■ **À faire**
a – Mettez à jour un passage de l'extrait sur la Corpocratie en remplaçant « oligarchie » par « élite ». Commencez aux mots « L’économiste John K. » et arrêtez-vous après « cette conquête ? ».
b – Dans l'extrait sur la Corpocratie, à quel credo Musso ramène-t-il avant tout l'idéologie de Trump ?
c – Reprenez l'extrait sur la Corpocratie là où il s'arrête et poursuivez-en le propos.

■ **Extrait à lire**
Quelle est l’idéologie ou le credo de Trump ? Selon Musso, c'est avant tout le credo managérial de l’efficacité, qui est fondamentalement anti-politique. L’État n’est plus un simple régulateur ou garant du bien commun ; il devient un acteur économique direct, adoptant les pratiques managériales des grandes entreprises. La technicité, dans ce cadre, est présentée comme une réalité neutre et objective, aveugle à toute dimension civilisationnelle. Sa seule vérité réside dans l’action efficace. L’utilité économique du politique se substitue à sa légitimité. Le gouvernement doit désormais être dirigé et géré comme une entreprise.
Elon Musk s’impose aujourd’hui comme un acteur politique mondial, intervenant sur tous les sujets et suscitant à la fois stupéfaction et indignation. Cette situation découle naturellement de l’emprise croissante des entreprises sur l’État, progressivement corrompu et soumis à leur logique.
L’économiste John K. Galbraith, en parlant, il y a une vingtaine d’années, de l’alliance entre l'État et les grandes entreprises, soulignait cette mutation : l’État-prédateur est une post-démocratie régie par les intérêts des lobbies et de la classe prédatrice composée de cadres supérieurs d’entreprises. Cette nouvelle oligarchie a décidé de s’emparer de l’État pour le gérer en fonction de ses besoins propres. Loin de limiter l’emprise du gouvernement sur l’économie, l’État-prédateur vise à l’approfondir, détournant ainsi l’action publique et les fonds publics au profit d’intérêts privés. Si le discours officiel reste libéral, c’est précisément pour masquer cette forme perverse d’étatisme mise au service des grands groupes.

    Comment s’opère cette conquête ?

En exploitant les sentiments antigouvernementaux profondément enracinés, les élites actuelles et leurs alliés de la Big Tech accélèrent l’avènement de la Corpocratie, un État-Entreprise remplaçant l’État-Léviathan. La rhétorique « antisystème » séduit les laissés-pour-compte de la mondialisation, mais elle ne fait que substituer une bureaucratie à une autre – celle des « managers efficaces » et des dirigeants de grandes entreprises.

■ **Entrées fournies**

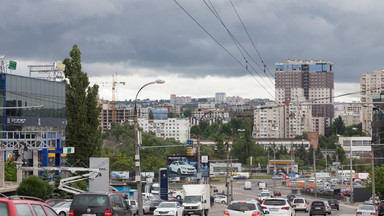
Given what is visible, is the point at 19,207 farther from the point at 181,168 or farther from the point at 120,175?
the point at 120,175

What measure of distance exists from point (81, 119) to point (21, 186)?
25.6 m

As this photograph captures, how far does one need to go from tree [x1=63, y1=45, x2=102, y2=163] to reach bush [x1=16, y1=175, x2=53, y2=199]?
22.7m

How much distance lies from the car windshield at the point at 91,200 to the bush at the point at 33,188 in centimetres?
2250

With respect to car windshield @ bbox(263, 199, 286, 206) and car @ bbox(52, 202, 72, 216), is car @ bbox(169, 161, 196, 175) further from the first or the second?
car windshield @ bbox(263, 199, 286, 206)

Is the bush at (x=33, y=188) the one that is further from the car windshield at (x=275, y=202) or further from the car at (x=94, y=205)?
the car at (x=94, y=205)

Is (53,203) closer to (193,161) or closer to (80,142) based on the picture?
(80,142)

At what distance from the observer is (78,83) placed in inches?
2773

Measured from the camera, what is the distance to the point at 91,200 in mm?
23062

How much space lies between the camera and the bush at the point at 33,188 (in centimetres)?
4450

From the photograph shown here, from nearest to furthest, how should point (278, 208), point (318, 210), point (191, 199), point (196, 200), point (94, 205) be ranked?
point (94, 205)
point (278, 208)
point (196, 200)
point (191, 199)
point (318, 210)

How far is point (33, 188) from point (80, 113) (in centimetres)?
2535

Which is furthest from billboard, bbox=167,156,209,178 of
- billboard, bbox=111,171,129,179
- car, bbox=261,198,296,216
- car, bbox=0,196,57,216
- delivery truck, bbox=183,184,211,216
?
car, bbox=0,196,57,216

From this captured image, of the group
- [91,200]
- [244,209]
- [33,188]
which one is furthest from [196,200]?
[91,200]

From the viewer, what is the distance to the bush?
146 feet
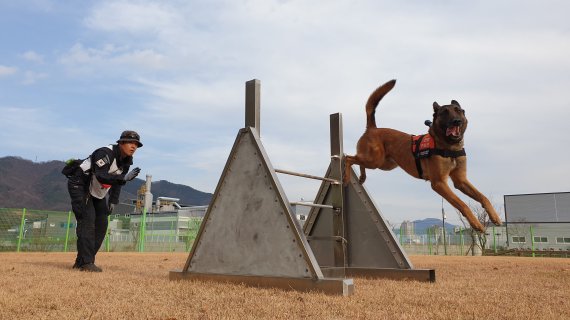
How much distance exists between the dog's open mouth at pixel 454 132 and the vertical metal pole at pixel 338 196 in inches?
71.8

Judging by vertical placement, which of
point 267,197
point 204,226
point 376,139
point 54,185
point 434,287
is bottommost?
point 434,287

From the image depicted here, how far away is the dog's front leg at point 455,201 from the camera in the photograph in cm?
302

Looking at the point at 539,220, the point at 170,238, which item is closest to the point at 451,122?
the point at 170,238

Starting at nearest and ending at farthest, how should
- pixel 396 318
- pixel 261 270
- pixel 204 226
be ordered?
pixel 396 318, pixel 261 270, pixel 204 226

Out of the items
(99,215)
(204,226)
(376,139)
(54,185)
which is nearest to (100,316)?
(204,226)

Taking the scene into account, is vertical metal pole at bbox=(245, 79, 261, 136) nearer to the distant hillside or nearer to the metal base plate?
the metal base plate

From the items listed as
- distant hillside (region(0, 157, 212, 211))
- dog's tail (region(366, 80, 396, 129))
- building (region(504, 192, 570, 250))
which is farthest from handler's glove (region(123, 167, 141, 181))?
distant hillside (region(0, 157, 212, 211))

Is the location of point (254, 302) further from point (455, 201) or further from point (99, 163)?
point (99, 163)

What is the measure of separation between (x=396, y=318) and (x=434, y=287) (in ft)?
5.45

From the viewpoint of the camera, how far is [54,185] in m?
118

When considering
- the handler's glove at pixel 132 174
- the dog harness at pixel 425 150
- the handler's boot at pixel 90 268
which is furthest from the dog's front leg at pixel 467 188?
the handler's boot at pixel 90 268

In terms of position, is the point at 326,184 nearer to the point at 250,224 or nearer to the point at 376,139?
the point at 376,139

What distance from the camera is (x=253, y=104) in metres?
3.92

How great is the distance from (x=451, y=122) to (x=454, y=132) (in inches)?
3.3
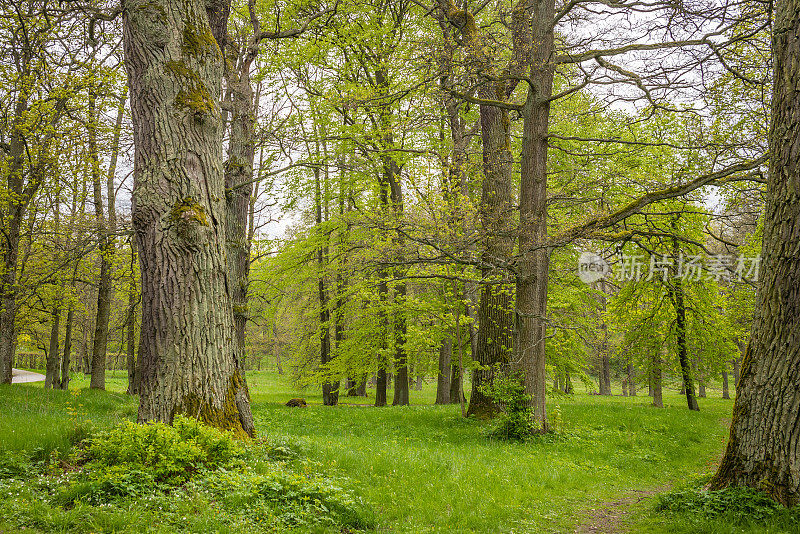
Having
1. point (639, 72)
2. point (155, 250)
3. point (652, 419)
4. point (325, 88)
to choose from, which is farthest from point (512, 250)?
point (325, 88)

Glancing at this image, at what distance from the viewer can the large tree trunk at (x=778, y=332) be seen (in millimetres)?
→ 5129

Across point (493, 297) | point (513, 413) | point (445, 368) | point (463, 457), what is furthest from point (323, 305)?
point (463, 457)

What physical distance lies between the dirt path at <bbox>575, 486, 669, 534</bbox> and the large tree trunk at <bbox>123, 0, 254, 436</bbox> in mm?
4620

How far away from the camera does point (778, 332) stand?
5.27m

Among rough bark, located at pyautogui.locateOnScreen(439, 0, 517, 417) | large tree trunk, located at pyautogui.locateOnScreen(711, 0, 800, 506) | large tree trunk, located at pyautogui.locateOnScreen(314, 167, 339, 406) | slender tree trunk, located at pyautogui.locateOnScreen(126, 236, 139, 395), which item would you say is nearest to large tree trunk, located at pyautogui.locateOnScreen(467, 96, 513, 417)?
rough bark, located at pyautogui.locateOnScreen(439, 0, 517, 417)

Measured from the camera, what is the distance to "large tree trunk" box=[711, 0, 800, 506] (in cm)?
513

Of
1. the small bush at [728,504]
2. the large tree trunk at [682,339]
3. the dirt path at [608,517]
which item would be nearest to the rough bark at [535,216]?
the dirt path at [608,517]

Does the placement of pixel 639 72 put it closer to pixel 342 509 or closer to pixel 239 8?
pixel 342 509

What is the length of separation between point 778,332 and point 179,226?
280 inches

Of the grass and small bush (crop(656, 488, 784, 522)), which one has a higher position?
small bush (crop(656, 488, 784, 522))

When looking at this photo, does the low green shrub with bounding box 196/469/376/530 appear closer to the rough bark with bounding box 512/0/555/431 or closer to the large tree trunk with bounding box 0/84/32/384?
the rough bark with bounding box 512/0/555/431

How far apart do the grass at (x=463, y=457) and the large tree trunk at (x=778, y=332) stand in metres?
0.95

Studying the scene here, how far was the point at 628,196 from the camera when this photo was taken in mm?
16312

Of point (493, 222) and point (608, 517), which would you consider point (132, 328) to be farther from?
point (608, 517)
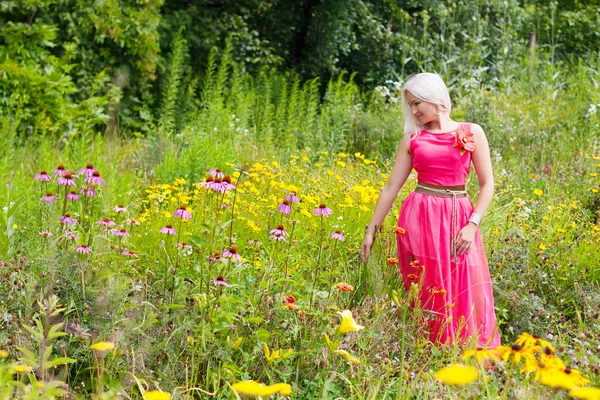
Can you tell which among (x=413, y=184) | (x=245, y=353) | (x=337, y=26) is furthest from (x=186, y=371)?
(x=337, y=26)

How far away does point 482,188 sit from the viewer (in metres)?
3.47

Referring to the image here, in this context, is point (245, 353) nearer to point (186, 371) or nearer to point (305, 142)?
point (186, 371)

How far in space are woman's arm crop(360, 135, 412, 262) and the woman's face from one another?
14cm

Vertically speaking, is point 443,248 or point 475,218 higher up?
point 475,218

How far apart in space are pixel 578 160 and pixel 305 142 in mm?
2520

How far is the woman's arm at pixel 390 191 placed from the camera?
3596 millimetres

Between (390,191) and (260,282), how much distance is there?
101cm

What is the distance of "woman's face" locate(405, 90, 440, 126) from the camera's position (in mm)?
3434

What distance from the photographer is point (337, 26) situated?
994 cm

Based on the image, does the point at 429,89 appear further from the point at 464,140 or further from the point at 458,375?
the point at 458,375

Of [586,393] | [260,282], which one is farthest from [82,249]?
[586,393]

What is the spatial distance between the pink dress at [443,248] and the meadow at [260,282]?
0.54 ft

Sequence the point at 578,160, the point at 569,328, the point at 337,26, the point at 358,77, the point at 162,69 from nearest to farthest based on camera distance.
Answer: the point at 569,328 → the point at 578,160 → the point at 162,69 → the point at 337,26 → the point at 358,77

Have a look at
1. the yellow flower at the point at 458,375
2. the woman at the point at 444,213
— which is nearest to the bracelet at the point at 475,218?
the woman at the point at 444,213
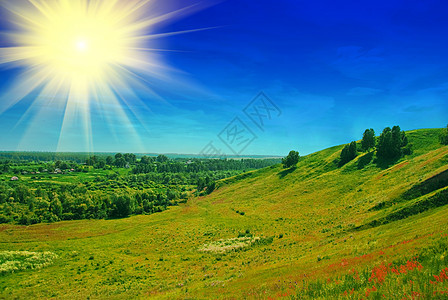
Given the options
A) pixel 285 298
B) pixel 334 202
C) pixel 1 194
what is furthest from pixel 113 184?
pixel 285 298

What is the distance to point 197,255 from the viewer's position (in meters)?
39.3

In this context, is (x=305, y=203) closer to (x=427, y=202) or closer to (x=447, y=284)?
(x=427, y=202)

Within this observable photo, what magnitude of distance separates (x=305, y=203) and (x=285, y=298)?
2467 inches

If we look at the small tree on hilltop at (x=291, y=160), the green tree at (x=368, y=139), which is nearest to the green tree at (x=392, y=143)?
the green tree at (x=368, y=139)

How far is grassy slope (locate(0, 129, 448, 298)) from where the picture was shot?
19328 mm

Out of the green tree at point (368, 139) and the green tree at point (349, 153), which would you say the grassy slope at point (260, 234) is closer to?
the green tree at point (349, 153)

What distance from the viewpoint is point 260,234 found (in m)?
47.9

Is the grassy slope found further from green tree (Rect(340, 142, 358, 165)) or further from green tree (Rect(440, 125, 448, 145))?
green tree (Rect(340, 142, 358, 165))

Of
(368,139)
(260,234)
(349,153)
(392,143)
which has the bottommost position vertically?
(260,234)

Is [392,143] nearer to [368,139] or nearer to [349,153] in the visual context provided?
[368,139]

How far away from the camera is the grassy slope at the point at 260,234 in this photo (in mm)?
19328

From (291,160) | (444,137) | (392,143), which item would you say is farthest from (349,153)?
(291,160)

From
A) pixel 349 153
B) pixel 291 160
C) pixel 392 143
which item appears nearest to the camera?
pixel 392 143

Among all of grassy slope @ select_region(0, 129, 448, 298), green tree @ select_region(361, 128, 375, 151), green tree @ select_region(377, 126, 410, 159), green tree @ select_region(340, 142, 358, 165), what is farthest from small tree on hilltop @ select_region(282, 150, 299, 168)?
green tree @ select_region(377, 126, 410, 159)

■ **Réponses par consigne**
a –
L’économiste John K. Galbraith, en parlant, il y a une vingtaine d’années, de l’alliance entre l'État et les grandes entreprises, soulignait cette mutation : l’État-prédateur est une post-démocratie régie par les intérêts des lobbies et de la classe prédatrice composée de cadres supérieurs d’entreprises. Cette nouvelle élite a décidé de s’emparer de l’État pour le gérer en fonction de ses besoins propres. Loin de limiter l’emprise du gouvernement sur l’économie, l’État-prédateur vise à l’approfondir, détournant ainsi l’action publique et les fonds publics au profit d’intérêts privés. Si le discours officiel reste libéral, c’est précisément pour masquer cette forme perverse d’étatisme mise au service des grands groupes.

    Comment s’opère cette conquête ?

b – Au credo managérial de l'efficacité, qu'il juge fondamentalement anti-politique.

c –
Portée par un discours populiste, la campagne électorale rallie un large électorat, tandis que la nouvelle classe dirigeante justifie son ascension par la nécessité de combattre le « Léviathan étatique ». Jugée inefficace, l’ancienne bureaucratie est démantelée et remplacée par des « managers performants » issus du secteur privé, dont les rémunérations explosent sous prétexte d’efficacité et de transparence.
À mesure que les grandes entreprises prennent le pas sur l’État, les inégalités se creusent : une minorité privilégiée accapare l’essentiel des richesses, tandis que la majorité voit ses intérêts relégués au second plan.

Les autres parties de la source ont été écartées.